## EXTRACT
• • • • • • •
Earlier this year, I was privileged to attend the Auckland UN Holocaust Remembrance Day; on behalf of the Christian Church I offered this prayer:
Our loving Heavenly Father …
Mere words cannot describe the depths of our sorrow and shame as we recall the six million who perished in the Holocaust; the pain and anguish in which the Church is so utterly complicit.
We reaffirm our sorrow and ask for forgiveness, acknowledging that the Church failed catastrophically to stand against a great evil.
But our thoughts must turn to the present: a present in which we glimpse a new evil arising, a present in which the legitimacy of the Jewish State is being threatened from so many quarters. Dear Father, we fear when we see the seeds of the old Jew-hatred, now posing as anti-Israel rhetoric, infesting so many parts of the church.
So on this solemn occasion, we do more than just remember the six million.
Today in this country and right around the world, thousands and thousands of Christians reaffirm our bonds with the survivors of the Holocaust, with the Jewish people and with the Jewish State; and we give our solemn pledge that we will do everything in our power to make certain that you will never face such evil alone again.
Our pledge is this: We will stand with you.Arthur Comery
My prayer stood in stark contrast to the inspiring speeches presented by eminent New Zealanders; I was disquieted by the way these wonderful humanitarians, distressed by ongoing wars and genocides, so readily reduced the Holocaust to a generalised object lesson on the need for ‘tolerance’.
Just two points.
Firstly: The Holocaust is an event which stands stark and alone in human history not only because of the industrial-scale of its barbarity but because it was perpetrated in the enlightened, scientifically advanced, Christian West and because its particular savageries were imagined and executed by sophisticated, educated and cultured people. The response of Western humanitarians, politicians and religious leaders should not primarily be to generalise the Holocaust in order to draw moral lessons from it but to sit, as it were, in the dust of shame, silent, and remember, remember, remember.
Let me elaborate:
The extermination of 6 million Jews and the brutal treatment of millions more did not begin on Kristallnacht or with Hitler. Tragically, the seeds of Jew-hatred had been planted, nurtured, transplanted and propagated throughout the history of the Christian Church, in all parts of Europe, and within every social and political milieu. Without the compliance and willing participation of the institutional Church and individual church members, academics, political and business leaders, the aristocracies and growing middle classes, Hitler’s insanity could never have reached beyond the tormented borders of his own mind.
• • • • • • •
## GIVEN DATA
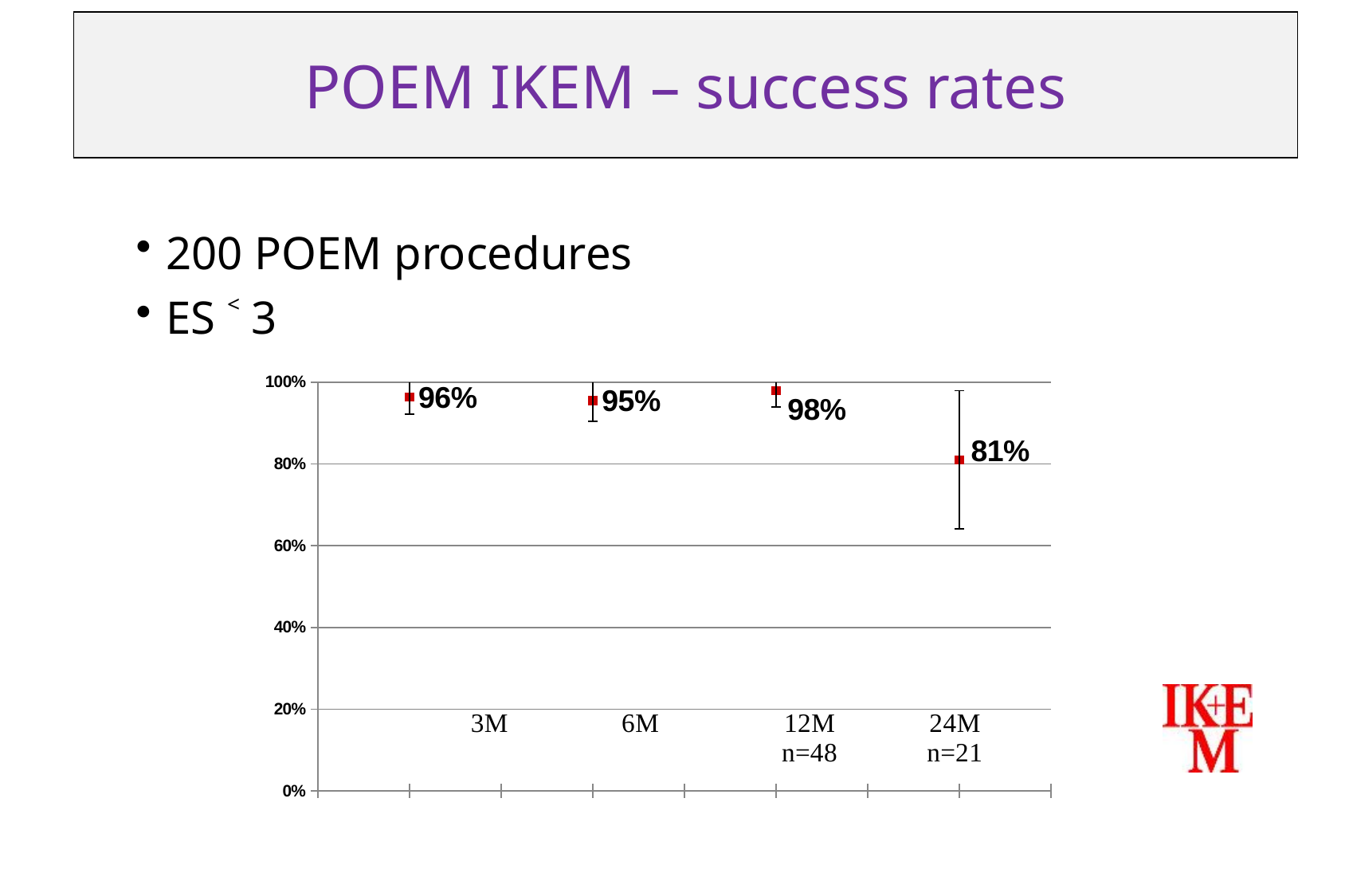
What is the success rate at 6M? 95% What kind of chart is shown on the slide? Scatter chart with error bars What is the sample size (n) shown for the 24M time point? n=21 What is the success rate at 3M? 96% What is the difference between the success rate at 12M and at 24M? 17% Is the success rate at 24M greater or less than 80%? greater What is the success rate at 24M? 81% How many time points are plotted in the chart? 4 At which time point is the success rate lowest? 24M What is the success rate at 12M? 98% At which time point is the success rate highest? 12M Which has a higher success rate, 3M or 24M? 3M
• • • • • • •
## TASK
In the Holocaust remembrance text, on whose behalf was the prayer offered at the Auckland UN Holocaust Remembrance Day?

## ANSWER SPACE
On behalf of the Christian Church.